## start

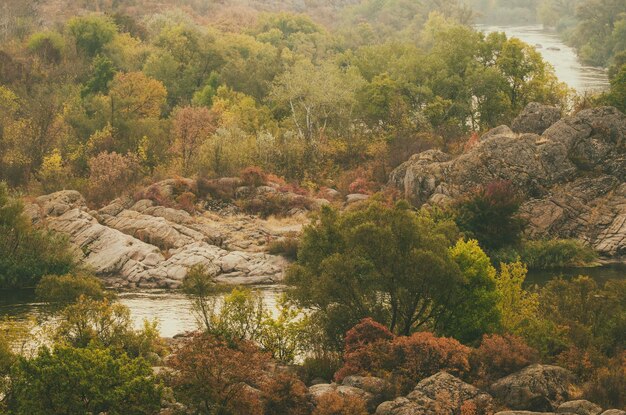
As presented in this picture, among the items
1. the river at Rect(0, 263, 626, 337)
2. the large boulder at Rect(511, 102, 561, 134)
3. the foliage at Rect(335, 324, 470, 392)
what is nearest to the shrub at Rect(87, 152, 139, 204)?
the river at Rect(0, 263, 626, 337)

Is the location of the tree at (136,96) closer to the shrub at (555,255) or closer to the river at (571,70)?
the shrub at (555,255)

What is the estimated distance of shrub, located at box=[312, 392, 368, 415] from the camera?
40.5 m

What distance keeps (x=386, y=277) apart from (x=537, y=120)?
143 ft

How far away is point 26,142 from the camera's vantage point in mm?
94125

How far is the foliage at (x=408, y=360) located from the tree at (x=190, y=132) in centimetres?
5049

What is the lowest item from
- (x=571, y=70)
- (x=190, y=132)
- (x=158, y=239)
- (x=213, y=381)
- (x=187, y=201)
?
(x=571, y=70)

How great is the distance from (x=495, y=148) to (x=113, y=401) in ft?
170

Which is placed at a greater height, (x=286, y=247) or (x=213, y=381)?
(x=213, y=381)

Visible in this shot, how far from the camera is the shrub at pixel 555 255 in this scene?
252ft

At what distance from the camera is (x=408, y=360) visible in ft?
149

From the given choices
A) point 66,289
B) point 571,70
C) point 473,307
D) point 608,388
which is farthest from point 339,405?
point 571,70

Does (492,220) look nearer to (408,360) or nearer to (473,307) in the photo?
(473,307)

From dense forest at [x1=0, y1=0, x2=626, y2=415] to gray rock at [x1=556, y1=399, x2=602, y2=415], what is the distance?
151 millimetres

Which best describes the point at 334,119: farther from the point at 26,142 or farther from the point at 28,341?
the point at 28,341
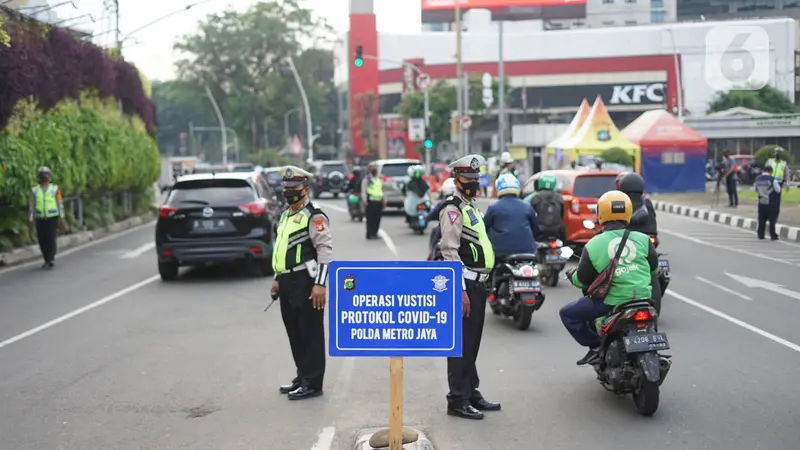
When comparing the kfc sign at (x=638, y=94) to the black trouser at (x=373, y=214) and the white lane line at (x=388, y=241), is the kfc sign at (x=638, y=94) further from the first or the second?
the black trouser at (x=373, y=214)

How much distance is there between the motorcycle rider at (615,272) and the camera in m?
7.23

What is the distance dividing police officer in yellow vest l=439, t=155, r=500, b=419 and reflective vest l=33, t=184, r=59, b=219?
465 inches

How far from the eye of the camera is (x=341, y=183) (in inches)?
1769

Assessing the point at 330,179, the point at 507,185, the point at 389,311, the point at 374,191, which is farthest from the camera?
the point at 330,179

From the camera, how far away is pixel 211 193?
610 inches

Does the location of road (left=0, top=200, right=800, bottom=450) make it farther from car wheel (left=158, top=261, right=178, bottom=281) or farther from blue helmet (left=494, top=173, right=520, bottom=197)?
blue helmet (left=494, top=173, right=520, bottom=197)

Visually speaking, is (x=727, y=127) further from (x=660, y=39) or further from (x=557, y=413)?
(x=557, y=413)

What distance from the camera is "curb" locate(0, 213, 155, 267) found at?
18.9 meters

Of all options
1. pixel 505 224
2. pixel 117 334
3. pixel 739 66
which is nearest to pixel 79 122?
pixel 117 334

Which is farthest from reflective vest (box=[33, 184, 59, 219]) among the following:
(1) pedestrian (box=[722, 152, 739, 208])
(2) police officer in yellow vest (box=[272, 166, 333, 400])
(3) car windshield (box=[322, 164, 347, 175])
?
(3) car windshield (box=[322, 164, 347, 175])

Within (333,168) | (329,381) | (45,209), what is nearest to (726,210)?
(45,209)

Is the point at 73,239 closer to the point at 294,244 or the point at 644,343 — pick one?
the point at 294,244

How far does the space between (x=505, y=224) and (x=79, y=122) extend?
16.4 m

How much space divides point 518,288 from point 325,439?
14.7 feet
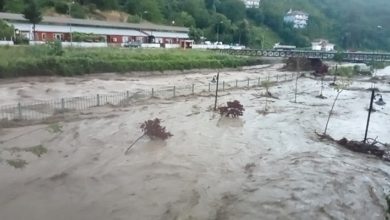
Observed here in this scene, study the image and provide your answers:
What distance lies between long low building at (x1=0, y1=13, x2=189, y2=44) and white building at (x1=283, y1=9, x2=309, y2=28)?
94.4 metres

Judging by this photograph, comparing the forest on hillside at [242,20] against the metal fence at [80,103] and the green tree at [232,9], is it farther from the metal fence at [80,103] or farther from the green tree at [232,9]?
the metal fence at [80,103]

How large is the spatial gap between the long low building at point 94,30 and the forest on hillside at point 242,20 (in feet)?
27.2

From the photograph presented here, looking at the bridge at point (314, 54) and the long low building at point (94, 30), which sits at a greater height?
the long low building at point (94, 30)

## end

Exercise task
Could you print every line of the records above word for word, leaving out the pictures?

Final answer
As presented in this picture, among the items
1. the river at Rect(0, 263, 626, 337)
2. the large boulder at Rect(511, 102, 561, 134)
3. the foliage at Rect(335, 324, 470, 392)
what is nearest to the shrub at Rect(87, 152, 139, 204)?
the river at Rect(0, 263, 626, 337)

Is the location of the tree at (136,96) closer to the shrub at (555,255) or closer to the river at (571,70)?
the shrub at (555,255)

What is the estimated distance of shrub, located at box=[312, 392, 368, 415] from the camera?
40.5 m

What distance keeps (x=386, y=277) apart from (x=537, y=120)?
143 ft

How far away is point 26,142 from the camera's vantage point in mm?
94125

How far is the foliage at (x=408, y=360) located from the tree at (x=190, y=132) in centimetres?
5049

What is the lowest item from
- (x=571, y=70)
- (x=190, y=132)
- (x=158, y=239)
- (x=213, y=381)
- (x=187, y=201)
?
(x=571, y=70)

How great is the distance from (x=495, y=148) to (x=113, y=401) in ft?
170

Which is placed at a greater height, (x=286, y=247) or (x=213, y=381)?
(x=213, y=381)

Visible in this shot, how far from the camera is the shrub at pixel 555 255 in this scene?
252ft

At what distance from the camera is (x=408, y=360) visible in ft?
149

From the given choices
A) point 66,289
B) point 571,70
C) point 473,307
D) point 608,388
which is farthest from point 339,405?
point 571,70

Does (492,220) look nearer to (408,360) or nearer to (473,307) in the photo?
(473,307)

From dense forest at [x1=0, y1=0, x2=626, y2=415] to gray rock at [x1=556, y1=399, x2=602, y2=415], what is the distance?
151 millimetres

Which best describes the point at 334,119: farther from the point at 26,142 or farther from the point at 28,341?
the point at 28,341
When comparing the kfc sign at (x=638, y=94) to the black trouser at (x=373, y=214) and the white lane line at (x=388, y=241), is the kfc sign at (x=638, y=94) further from the first or the second?
the black trouser at (x=373, y=214)

How much distance is there between the motorcycle rider at (615,272) and the camera in m?
7.23

What is the distance dividing police officer in yellow vest l=439, t=155, r=500, b=419 and reflective vest l=33, t=184, r=59, b=219?
465 inches

How far from the eye of the camera is (x=341, y=183) (in inches)?
1769

Assessing the point at 330,179, the point at 507,185, the point at 389,311, the point at 374,191, which is farthest from the camera?
the point at 330,179

From the camera, how far away is pixel 211 193?
610 inches

Does the location of road (left=0, top=200, right=800, bottom=450) make it farther from car wheel (left=158, top=261, right=178, bottom=281) or farther from blue helmet (left=494, top=173, right=520, bottom=197)?
blue helmet (left=494, top=173, right=520, bottom=197)

Visually speaking, is (x=727, y=127) further from (x=660, y=39) or further from (x=557, y=413)?
(x=557, y=413)

What distance from the camera is "curb" locate(0, 213, 155, 267) found at?
18.9 meters

Of all options
1. pixel 505 224
2. pixel 117 334
3. pixel 739 66
which is nearest to pixel 79 122?
pixel 117 334

Which is farthest from reflective vest (box=[33, 184, 59, 219]) among the following:
(1) pedestrian (box=[722, 152, 739, 208])
(2) police officer in yellow vest (box=[272, 166, 333, 400])
(3) car windshield (box=[322, 164, 347, 175])
?
(3) car windshield (box=[322, 164, 347, 175])

Within (333,168) | (329,381) | (45,209), what is nearest to (726,210)?
(45,209)

Is the point at 73,239 closer to the point at 294,244 or the point at 644,343 — pick one?
the point at 294,244

How far does the space between (x=505, y=224) and (x=79, y=122) extend?
16.4 m

How much space divides point 518,288 from point 325,439?
14.7 feet
Observed here in this scene, study the image and provide your answers:
What distance lies between long low building at (x1=0, y1=13, x2=189, y2=44) and white building at (x1=283, y1=9, x2=309, y2=28)?
94.4 metres

Judging by this photograph, comparing the forest on hillside at [242,20] against the metal fence at [80,103] and the green tree at [232,9], is it farther from the metal fence at [80,103] or farther from the green tree at [232,9]?
the metal fence at [80,103]

How large is the spatial gap between the long low building at point 94,30 and the forest on hillside at point 242,20 (in feet)?
27.2

From the photograph presented here, looking at the bridge at point (314, 54) and the long low building at point (94, 30), which sits at a greater height?
the long low building at point (94, 30)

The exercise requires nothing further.